Black & White. Negro groups, backing FitzGerald, set up a Vote Mobilization Headquarters in Paradise Valley, Detroit's Harlem. C.I.O., which spent $30,000 for FitzGerald in the primary campaign, tossed in almost as much again. But the city's three newspapers were solidly for Jeffries.
A wildly alarmed chain of neighborhood weeklies declared that Communists were trying to seize Detroit's soot-blackened city hall, shrilled: "If the true picture could be told, patriots would not sleep nights." Handfuls of small cards fluttered one day into downtown streets. Sample: "FitzGerald Says the Negroes Need Protection! Protection Against Whom? What do YOU Think?"

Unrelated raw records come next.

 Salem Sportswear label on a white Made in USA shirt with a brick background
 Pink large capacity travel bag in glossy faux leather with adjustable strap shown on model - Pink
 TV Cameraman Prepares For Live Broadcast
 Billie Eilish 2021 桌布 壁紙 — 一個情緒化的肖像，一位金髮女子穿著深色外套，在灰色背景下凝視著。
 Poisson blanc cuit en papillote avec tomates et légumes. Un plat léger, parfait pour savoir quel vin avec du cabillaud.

Gradually Jeffries' hammering, six-speeches-a-night campaign told against FitzGerald's infrequent and stumble-tongue appearances. On a bright, pleasant election day, 383,000 Detroiters went to the polls, gave victory to Jeffries by almost 32,000.

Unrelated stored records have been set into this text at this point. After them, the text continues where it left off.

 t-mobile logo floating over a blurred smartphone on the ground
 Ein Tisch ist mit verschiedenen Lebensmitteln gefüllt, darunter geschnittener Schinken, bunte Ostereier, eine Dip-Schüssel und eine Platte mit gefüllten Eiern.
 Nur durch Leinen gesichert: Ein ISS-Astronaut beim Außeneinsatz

Then-&-Now. Seeing its man kayoed after he was so far ahead on points was a bitter dose to Paradise Valley Negroes. But labor's political strategists took heart. True, they had lost. But the last time they took an important hand in a Detroit mayoralty race they lost overwhelmingly, 260,95740-154,050. This time, in partnership with the Negroes, labor had furnished Detroit its first real mayoral battle in 20 years.
Meanwhile, for the next two years, Detroit would have a mayor who had been generally friendly to labor and who, in the first election slugfest of his career, had doubtless learned much about his own shortcomings.